- TEXT ZUM PRÜFEN:

══════

Den Kontakt zum Künstler stellte VHS-Leiter Dr. Jürgen Wilbert her. "Erst hatte ich die Idee, ein Aphoristikertreffen zu veranstalten. Dann kam mir der Gedanke, eine begleitende Ausstellung zu machen." Er habe sich hilfesuchend an das Deutsch-Polnische Institut in Darmstadt gewandt. Dort bekam er den Tipp: Januszewski. Zurzeit lehrt er an der Universität in Warschau Grafik, publiziert in deutschen, schweizerischen und österreichischen Tageszeitungen seine Karikaturen.
Parallel zu seinen Werken ist im Foyer des Stadtmuseums das Ergebnis des Aphoristiker-Illustrations-Wettbewerbs zu sehen: Künstler zeichneten die Sätze von Aphoristikern aus Hattingen und Umgebung.
Gewonnen hat die Düsseldorferin Sigrid Herffs. Platz zwei und drei belegen übrigens die Hattinger Iris Daub und Michael Görler. Die Siegerin wählte einen Aphorismus von VHS-Leiter Wilbert aus:
"Wer schwarz-weiß denkt, dem graut vor Zwischentönen."
Zu sehen ist ein erschrockenes rosafarbenes Gesicht in der unteren Bildhälfte, auf das dicke graue Lettern purzeln - vor schwarz-weißem Untergrund. "Grandiose Umsetzung", sagt der Aphoristiker Wilbert dazu. Einer seiner Sprüche wurde sogar noch einmal ausgesucht - vom Drittplatzierten Michael Görler.
"Von dem, der den Kopf in den Sand steckt, kann man auch sagen, er geht den Dingen auf den Grund."
Die Ausstellung "Unfrisierte Gedanken" wird Freitag, 29. Oktober, 19 Uhr, im Stadtmuseum eröffnet. Zu sehen sind die Werke bis 21. November.

Knappe Sprüche begleiten Leser bis zur Tagung

WAZ 27. Oktober 2004
Aphoristiker und ihre geistreichen Gedanken
Von 4. bis 6. November werden "Geistesblitz und Donnerwetter" Hattingen nur so überziehen. Nicht nur an zwei Kabarettabenden, für die die VHS noch Karten für Interessenten anbietet. 36 Aphoristiker aus mehreren Ländern geben sich im Stadtmuseum ein Stelldichein. Diskutieren, was überhaupt ein Aphorismus ist. Und nehmen die kleine Sprachgattung nach allen Regeln der Kunst auseinander. Den Stein ins Rollen gebracht hat VHS-Leiter Dr. Wilbert, der selbst mitmischt als einer von 36.

══════

- GELESENES ANWENDEN:
A. Beantworte zum Text über die Aphoristiker in Hattingen diese Fragen:
(i) Wer hat den Aphoristiker-Illustrations-Wettbewerb gewonnen?
(ii) Bis zu welchem Datum sind die Werke der Ausstellung „Unfrisierte Gedanken“ zu sehen?
(iii) Wie viele Aphoristiker treffen sich im Stadtmuseum?
B. Gib aus dem Text über die Aphoristiker in Hattingen den Abschnitt zwischen „Gewonnen hat die“ und „Werke bis 21. November.“ einschließlich wortgetreu wieder.
C. Führe den Text über die Aphoristiker in Hattingen ab seinem letzten Satz weiter.

(Einträge aus einem Datensatz)
══════

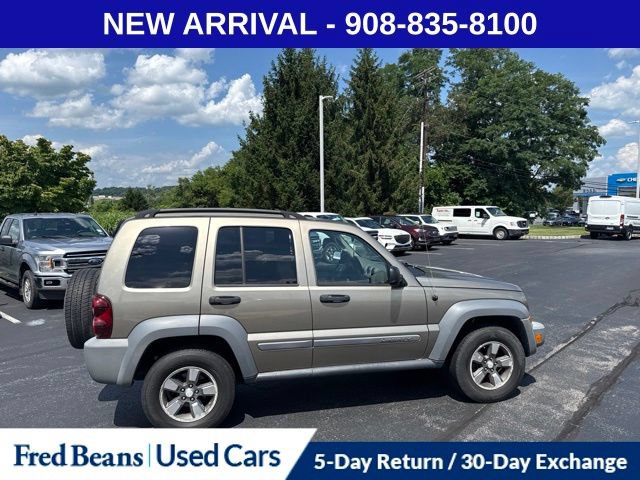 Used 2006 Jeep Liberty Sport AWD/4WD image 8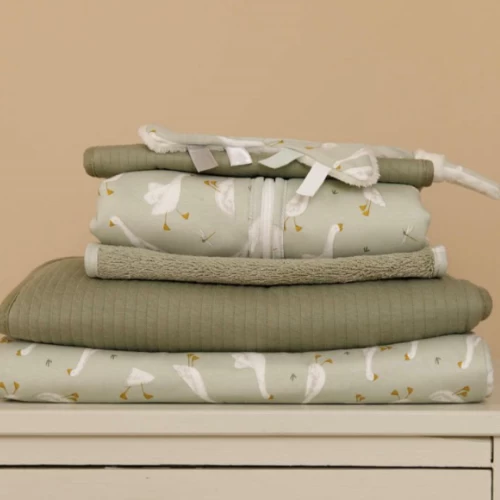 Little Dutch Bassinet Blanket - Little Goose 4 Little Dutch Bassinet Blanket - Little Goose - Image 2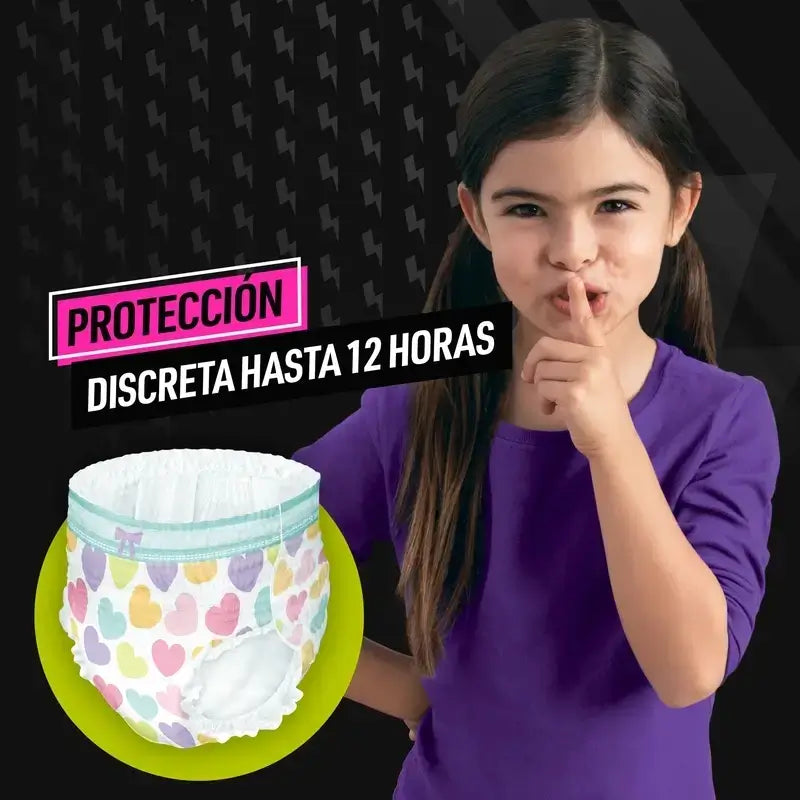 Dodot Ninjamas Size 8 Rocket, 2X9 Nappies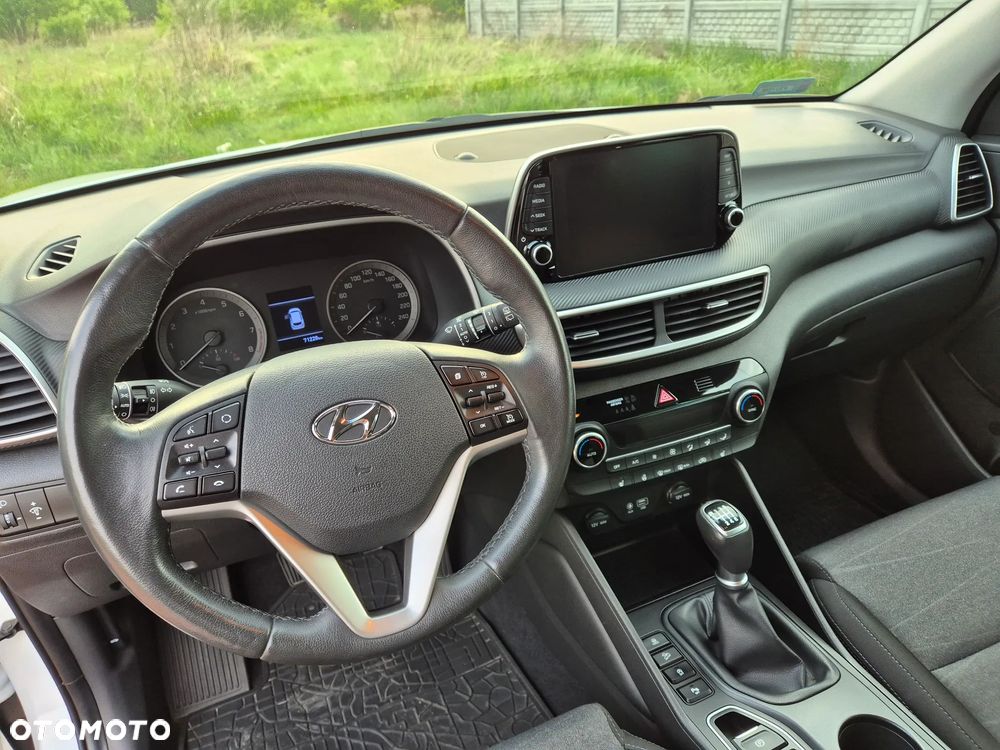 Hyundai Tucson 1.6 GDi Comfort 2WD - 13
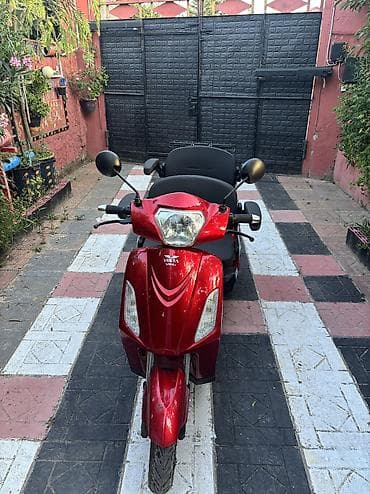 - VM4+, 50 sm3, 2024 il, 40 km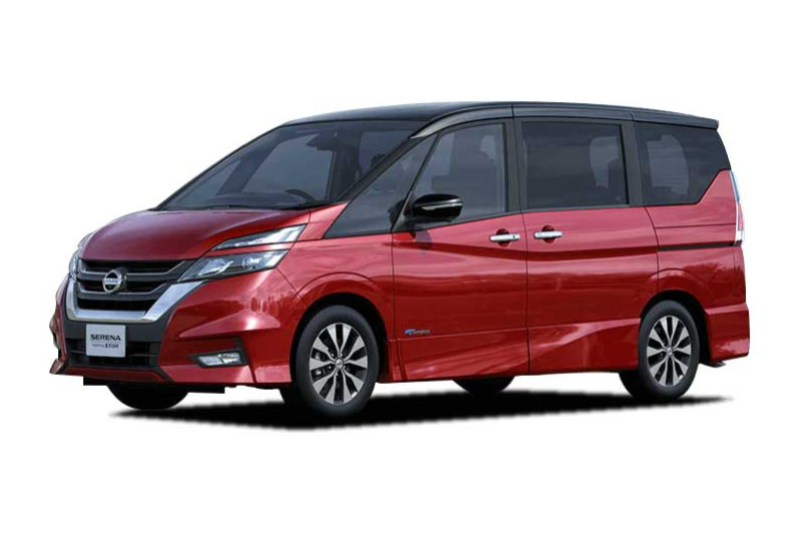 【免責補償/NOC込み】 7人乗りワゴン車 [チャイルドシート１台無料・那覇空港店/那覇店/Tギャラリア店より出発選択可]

══════

- LÖSUNGEN DER ÜBUNGEN:
A.
(i) Die Düsseldorferin Sigrid Herffs.
(ii) Bis zum 21. November.
(iii) 36 Aphoristiker aus mehreren Ländern.

B.
Gewonnen hat die Düsseldorferin Sigrid Herffs. Platz zwei und drei belegen übrigens die Hattinger Iris Daub und Michael Görler. Die Siegerin wählte einen Aphorismus von VHS-Leiter Wilbert aus:
"Wer schwarz-weiß denkt, dem graut vor Zwischentönen."
Zu sehen ist ein erschrockenes rosafarbenes Gesicht in der unteren Bildhälfte, auf das dicke graue Lettern purzeln - vor schwarz-weißem Untergrund. "Grandiose Umsetzung", sagt der Aphoristiker Wilbert dazu. Einer seiner Sprüche wurde sogar noch einmal ausgesucht - vom Drittplatzierten Michael Görler.
"Von dem, der den Kopf in den Sand steckt, kann man auch sagen, er geht den Dingen auf den Grund."
Die Ausstellung "Unfrisierte Gedanken" wird Freitag, 29. Oktober, 19 Uhr, im Stadtmuseum eröffnet. Zu sehen sind die Werke bis 21. November.

C.
Frauen sind nicht gerade zahlreich vertreten. Eine ist Barbara Hoth-Blattmann. Lehrerin aus Sprockhövel. Sie und andere sollen vorgestellt werden. In Bild und Text, zumindest aber mit einem flotten Spruch aus eigener Feder. Ihre Aphorismen begleiten die Leser bis zur Tagung. (...)

Sie spinnt poetische Seide

WAZ 27. Oktober 2004
Barbara Hoth-Blattmann Barbara Hoth-Blattmann liebt Aphorismen - Liebe als ein Lieblingsthema
"Wenn ich aus meinem Kokon krieche, setze ich mich auf einen Maulbeerbaum und spinne - poetische Seide." Das ist ein Aphorismus von Barbara Hoth-Blattmann, die sprachlichen Stoff in Hülle und Fülle rascheln lassen wird.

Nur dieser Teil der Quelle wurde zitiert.